DPO Training Gemma2 2B CUDA out of memory error

I created a dataset for preference alignment using Gemma2 models. Now I want to train the Gemma2 2B model using DPO. However I keep running into the CUDA out of memory issue on A100 GPU at about 50% of the training.

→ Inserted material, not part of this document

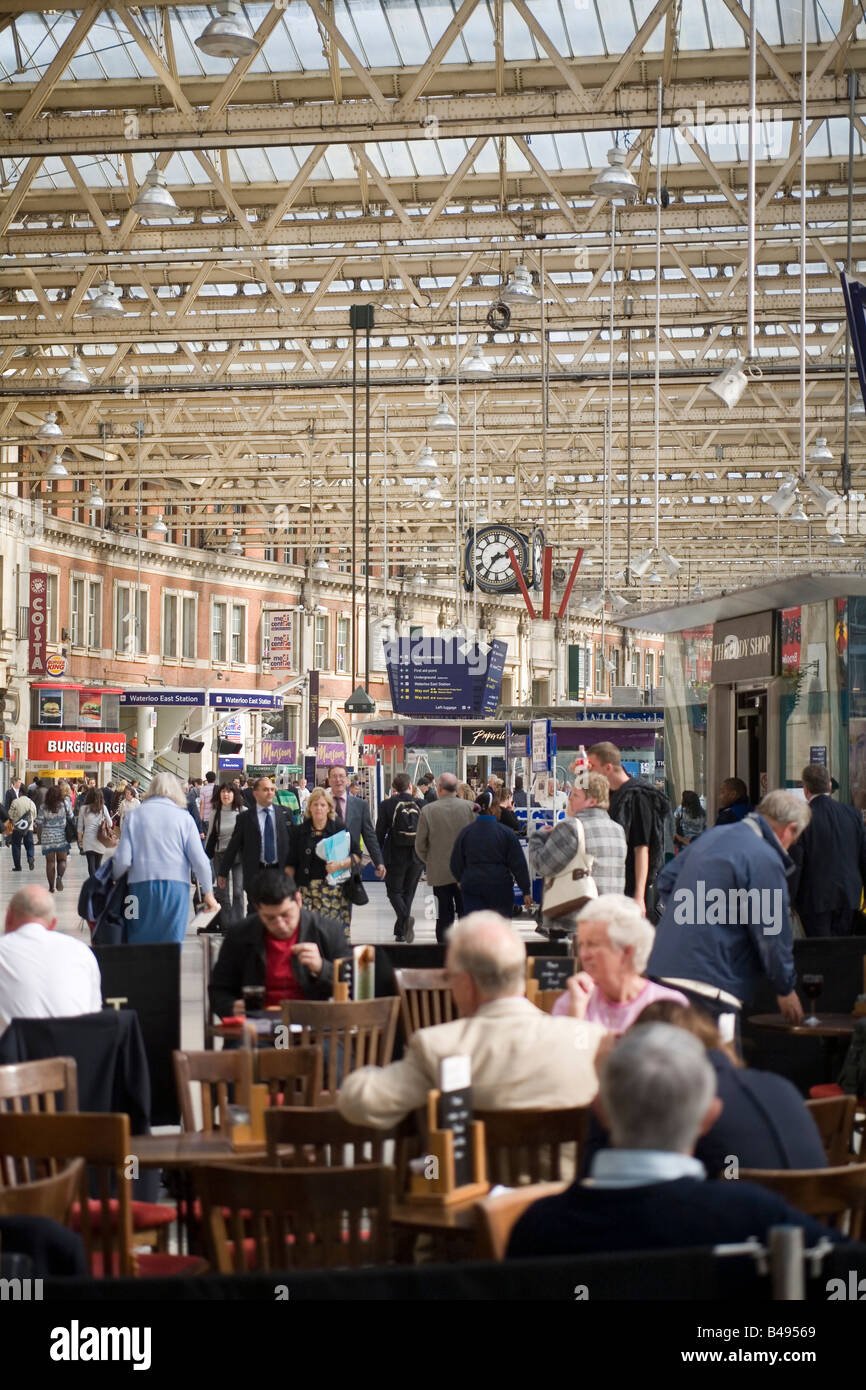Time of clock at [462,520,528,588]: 2:35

Training for only 100 steps.
I have already tried a few things:

  1. Why eval_accumulation_steps takes so much memory - #4 by nbroad → initially the error popped up with the first evaluation.
  2. model.config.use_cache = True → had initially set it to False, changing it helped a bit

The arguments I use are below:

   dpo_config = DPOConfig(
    per_device_train_batch_size=1,
    per_device_eval_batch_size=1,
    gradient_accumulation_steps=8,
    eval_accumulation_steps=8,
    gradient_checkpointing=True,
    learning_rate=8e-5,
    lr_scheduler_type="cosine",
    max_steps=100,
    save_strategy="no",
    logging_steps=1,
    output_dir=output_dir_name,
    optim="paged_adamw_32bit",
    warmup_steps=10,
    bf16=True,
    report_to="wandb",
    evaluation_strategy="steps",
    # Evaluate every 20% of training
    eval_steps=0.2,
)

dpo_trainer = DPOTrainer(
    model,
    args=dpo_config,
    train_dataset=ds['train'],
    eval_dataset=ds["test"],
    tokenizer=tokenizer,
    peft_config=peft_config,
    max_prompt_length=1380,
    beta=0.1,
    preprocess_logits_for_metrics=preprocess_logits_for_metrics,
)

param_rank = 16
param_lora_alpha = 16
peft_config = LoraConfig(
    r=param_rank,
    lora_alpha=param_lora_alpha,
    lora_dropout=0.05,
    bias="none",
    task_type="CAUSAL_LM",
    target_modules=['k_proj', 'gate_proj', 'v_proj', 'up_proj', 'q_proj', 'o_proj', 'down_proj']
)

Reducing the target modules to the set 'k_proj', 'v_proj', 'q_proj', 'o_proj' does successfully train for 100 steps but this is not full fine tuning and would affect the results.
Any suggestions on how I can train successfully without reducing the target modules?

1 Like

optim=“paged_adamw_32bit”,

Maybe due to this.